In die Algorithmen der Vergleiche sollten also nur objektive, für den Produktvergleich aus Verbrauchersicht relevante Kriterien einfließen dürfen. Provisionen, andere Zahlungen oder geschäftliche Beziehung zwischen Anbieter und Vergleichsportal dürfen keinen Einfluss auf die optische Darstellung der Angebote oder das Ranking haben. Alle Ergebnisse müssen nach den gleichen Standards präsentiert bzw. dargestellt werden. Selbstverständlich können Provisionen legitim für die Vermittlung sein, in keinem Fall aber für das „Erkaufen“ von höheren Positionen im Ranking. Das wären eher Werbeanzeigen und diese sollten auch als solche klar gekennzeichnet werden.
Online-Buchungsportale stehen ohnehin unter Beobachtung der Wettbewerbshüter. Wie viel Markt gibt es in diesem Bereich aus Ihrer Sicht überhaupt?
Das Bundeskartellamt geht völlig zurecht gegen sogenannte Bestpreisklauseln vor. Das sind Vertragsklauseln, mit denen Hotelportale Hotels verbieten an anderer Stelle ihre Zimmer zu einem günstigeren Preis anzubieten. Wenn Plattformen nun ihre Rankings als Hebel nutzen um das gleiche zu erreichen, was sie bisher über Bestpreisklauseln durchgesetzt haben, ist das ein echtes Problem, weil das den Preiswettbewerb im Markt gefährdet. Und mit Preiswettbewerb meine ich auch einen Preiswettbewerb um die Höhe der Provision, die Plattformen von Hotels für die Vermittlung verlangen. Wenn eine Plattform niedrigere Provision verlangt, sollte sich das in niedrigeren Zimmerpreisen niederschlagen, wenn die Hotels diese in Form niedrigere Zimmerpreise an die Verbraucher weiterreichen könnten, ohne an anderer Stelle einen Nachteil zu befürchten.

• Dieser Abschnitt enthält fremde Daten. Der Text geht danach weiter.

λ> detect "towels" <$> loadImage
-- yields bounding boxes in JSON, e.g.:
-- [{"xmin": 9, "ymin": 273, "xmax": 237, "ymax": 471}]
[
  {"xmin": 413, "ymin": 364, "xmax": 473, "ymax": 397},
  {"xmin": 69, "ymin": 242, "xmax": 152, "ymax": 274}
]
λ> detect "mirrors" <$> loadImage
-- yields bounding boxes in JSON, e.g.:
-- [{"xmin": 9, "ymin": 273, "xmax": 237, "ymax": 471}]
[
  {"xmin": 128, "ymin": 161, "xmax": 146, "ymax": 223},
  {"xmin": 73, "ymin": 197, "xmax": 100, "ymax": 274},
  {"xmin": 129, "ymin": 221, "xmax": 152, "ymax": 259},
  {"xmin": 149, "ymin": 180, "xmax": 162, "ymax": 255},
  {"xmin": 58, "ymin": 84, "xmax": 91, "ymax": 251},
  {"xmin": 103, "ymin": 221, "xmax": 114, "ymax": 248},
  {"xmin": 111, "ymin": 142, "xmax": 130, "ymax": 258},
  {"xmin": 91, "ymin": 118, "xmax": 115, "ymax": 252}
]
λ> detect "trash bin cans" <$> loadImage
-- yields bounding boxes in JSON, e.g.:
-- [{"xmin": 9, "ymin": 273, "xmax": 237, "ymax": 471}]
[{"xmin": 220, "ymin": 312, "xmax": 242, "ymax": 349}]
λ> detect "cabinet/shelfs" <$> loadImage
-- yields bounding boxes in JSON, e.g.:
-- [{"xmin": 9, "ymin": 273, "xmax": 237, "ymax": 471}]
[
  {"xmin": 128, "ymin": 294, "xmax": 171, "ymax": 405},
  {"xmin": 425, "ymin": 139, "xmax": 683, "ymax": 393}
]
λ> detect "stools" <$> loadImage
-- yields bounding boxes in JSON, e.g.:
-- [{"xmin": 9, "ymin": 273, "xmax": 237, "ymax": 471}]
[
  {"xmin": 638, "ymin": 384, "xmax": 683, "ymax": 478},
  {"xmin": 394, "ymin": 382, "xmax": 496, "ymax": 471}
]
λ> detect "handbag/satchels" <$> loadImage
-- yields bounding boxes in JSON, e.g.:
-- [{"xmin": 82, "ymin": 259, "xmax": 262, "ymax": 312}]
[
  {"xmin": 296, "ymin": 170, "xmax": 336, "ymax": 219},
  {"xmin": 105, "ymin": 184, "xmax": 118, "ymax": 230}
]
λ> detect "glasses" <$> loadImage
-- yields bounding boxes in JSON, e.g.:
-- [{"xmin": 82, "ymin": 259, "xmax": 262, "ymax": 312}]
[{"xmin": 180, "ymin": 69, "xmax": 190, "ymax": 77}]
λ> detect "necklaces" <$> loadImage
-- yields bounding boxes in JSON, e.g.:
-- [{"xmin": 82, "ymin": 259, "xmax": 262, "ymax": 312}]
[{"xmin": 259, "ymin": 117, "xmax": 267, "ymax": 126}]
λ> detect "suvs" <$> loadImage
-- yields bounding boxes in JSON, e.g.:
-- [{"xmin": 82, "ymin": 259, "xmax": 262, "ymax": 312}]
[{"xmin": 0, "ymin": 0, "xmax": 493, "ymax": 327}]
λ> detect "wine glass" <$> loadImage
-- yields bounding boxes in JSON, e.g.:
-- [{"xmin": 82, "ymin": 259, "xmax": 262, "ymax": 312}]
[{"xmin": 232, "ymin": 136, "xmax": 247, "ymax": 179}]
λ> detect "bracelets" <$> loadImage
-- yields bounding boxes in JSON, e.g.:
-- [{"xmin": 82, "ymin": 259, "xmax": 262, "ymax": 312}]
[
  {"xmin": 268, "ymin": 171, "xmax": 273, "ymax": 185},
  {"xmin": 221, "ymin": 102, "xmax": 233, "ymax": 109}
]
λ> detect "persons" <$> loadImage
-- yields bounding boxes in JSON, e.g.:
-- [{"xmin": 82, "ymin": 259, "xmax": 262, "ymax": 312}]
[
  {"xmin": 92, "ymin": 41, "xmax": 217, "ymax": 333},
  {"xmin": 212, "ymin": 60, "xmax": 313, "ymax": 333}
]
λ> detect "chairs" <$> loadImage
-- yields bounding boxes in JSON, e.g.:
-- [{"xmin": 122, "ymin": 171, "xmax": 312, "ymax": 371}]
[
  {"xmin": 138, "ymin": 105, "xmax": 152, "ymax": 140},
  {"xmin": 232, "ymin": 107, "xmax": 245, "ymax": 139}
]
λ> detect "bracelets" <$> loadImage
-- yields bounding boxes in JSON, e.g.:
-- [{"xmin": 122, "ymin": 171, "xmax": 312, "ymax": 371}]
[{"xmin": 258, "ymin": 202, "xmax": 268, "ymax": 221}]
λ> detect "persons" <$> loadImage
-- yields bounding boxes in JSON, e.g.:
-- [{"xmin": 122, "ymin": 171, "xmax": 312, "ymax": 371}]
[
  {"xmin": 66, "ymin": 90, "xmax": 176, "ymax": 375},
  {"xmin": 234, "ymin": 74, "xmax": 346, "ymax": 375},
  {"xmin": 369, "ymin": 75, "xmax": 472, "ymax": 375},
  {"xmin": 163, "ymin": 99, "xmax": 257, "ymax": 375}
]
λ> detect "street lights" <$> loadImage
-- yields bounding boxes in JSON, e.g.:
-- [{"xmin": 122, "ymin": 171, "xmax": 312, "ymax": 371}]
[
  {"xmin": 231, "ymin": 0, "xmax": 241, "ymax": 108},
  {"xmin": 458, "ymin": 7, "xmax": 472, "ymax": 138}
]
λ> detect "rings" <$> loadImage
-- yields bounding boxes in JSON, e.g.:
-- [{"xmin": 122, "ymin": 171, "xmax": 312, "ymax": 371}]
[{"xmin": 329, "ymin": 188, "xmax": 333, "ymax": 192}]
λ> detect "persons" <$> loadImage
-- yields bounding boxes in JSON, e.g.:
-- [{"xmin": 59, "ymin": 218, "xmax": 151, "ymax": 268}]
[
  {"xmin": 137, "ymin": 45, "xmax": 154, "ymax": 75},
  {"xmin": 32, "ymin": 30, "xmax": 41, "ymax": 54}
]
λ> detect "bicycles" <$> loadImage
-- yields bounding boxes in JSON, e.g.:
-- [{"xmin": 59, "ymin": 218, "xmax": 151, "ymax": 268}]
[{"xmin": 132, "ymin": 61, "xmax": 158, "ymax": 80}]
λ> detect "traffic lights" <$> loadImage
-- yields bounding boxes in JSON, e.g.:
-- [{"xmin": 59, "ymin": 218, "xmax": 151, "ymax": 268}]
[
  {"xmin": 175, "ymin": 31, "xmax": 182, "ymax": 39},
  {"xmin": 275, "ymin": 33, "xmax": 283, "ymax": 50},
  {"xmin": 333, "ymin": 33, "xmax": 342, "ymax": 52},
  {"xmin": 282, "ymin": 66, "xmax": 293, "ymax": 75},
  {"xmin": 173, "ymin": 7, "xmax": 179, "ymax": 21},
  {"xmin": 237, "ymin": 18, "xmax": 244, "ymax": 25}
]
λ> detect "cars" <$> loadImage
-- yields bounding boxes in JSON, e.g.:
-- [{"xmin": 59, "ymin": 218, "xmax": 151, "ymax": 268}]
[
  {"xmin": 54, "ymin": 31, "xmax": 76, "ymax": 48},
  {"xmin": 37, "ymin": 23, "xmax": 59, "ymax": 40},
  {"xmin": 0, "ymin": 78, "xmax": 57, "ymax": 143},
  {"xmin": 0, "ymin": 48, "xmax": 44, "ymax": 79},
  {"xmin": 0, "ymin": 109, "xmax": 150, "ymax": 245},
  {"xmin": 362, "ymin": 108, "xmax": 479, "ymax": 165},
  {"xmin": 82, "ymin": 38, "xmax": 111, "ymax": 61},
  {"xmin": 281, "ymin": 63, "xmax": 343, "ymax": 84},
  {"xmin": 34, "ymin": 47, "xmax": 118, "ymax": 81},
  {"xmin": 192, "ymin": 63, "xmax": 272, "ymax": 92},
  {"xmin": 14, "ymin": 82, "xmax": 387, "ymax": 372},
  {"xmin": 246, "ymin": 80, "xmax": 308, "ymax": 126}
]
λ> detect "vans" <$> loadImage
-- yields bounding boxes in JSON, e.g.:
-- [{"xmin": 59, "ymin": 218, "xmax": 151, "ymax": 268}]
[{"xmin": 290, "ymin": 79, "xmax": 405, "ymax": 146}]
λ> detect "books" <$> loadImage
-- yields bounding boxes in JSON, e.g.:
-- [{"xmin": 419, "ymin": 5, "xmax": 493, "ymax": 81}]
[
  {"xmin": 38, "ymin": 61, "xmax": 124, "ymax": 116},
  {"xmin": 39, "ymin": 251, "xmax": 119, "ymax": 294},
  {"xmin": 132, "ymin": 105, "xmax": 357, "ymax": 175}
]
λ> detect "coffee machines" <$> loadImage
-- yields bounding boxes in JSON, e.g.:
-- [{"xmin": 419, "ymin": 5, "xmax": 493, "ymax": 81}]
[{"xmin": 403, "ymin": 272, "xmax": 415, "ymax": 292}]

Welchen Regulierungsbedarf sehen Sie insgesamt bei den Online-Buchungsportalen?
Es sollte gesetzlich verankert werden, dass Betreiber von Buchungs- und Vergleichsportalen über Vergleichsmethoden, Ranking und Finanzierung des Portals umfassend und leicht verständlich informieren müssen. Aber diese Angaben müssten auch von einer neutralen Stelle überprüft werden können. Die Diskussion um beeinflusste Rankings zum Nachteil der Verbraucher ist ein Spezialfall in der generellen Debatte um den richtigen Umgang mit Algorithmen.
Deshalb diskutieren wir zurzeit über die Einrichtung von unabhängigen Kontrollsystemen in einzelnen Sektoren. Diese sollten gesellschaftlich relevante algorithmenbasierte Entscheidungs-Prozesse einsehen und überprüfen können - etwa hinsichtlich ihrer Rechtskonformität – Stichwort Antidiskriminierungsschutz, Lauterkeitsrecht und Datenschutzrecht. Das könnte etwa über technische Schnittstellen umgesetzt werden mit denen eine zum Stillschweigen verpflichtete Stelle Zugriff auf die Datengrundlage bekommt. Damit blieben auch Geschäftsgeheimnisse gewahrt. Die Ergebnisse könnten uns auch bei der Frage weiterhelfen, welche Auswirkungen der zunehmende Einsatz von automatisierten Entscheidungen auf Gesellschaft und Individuen hat.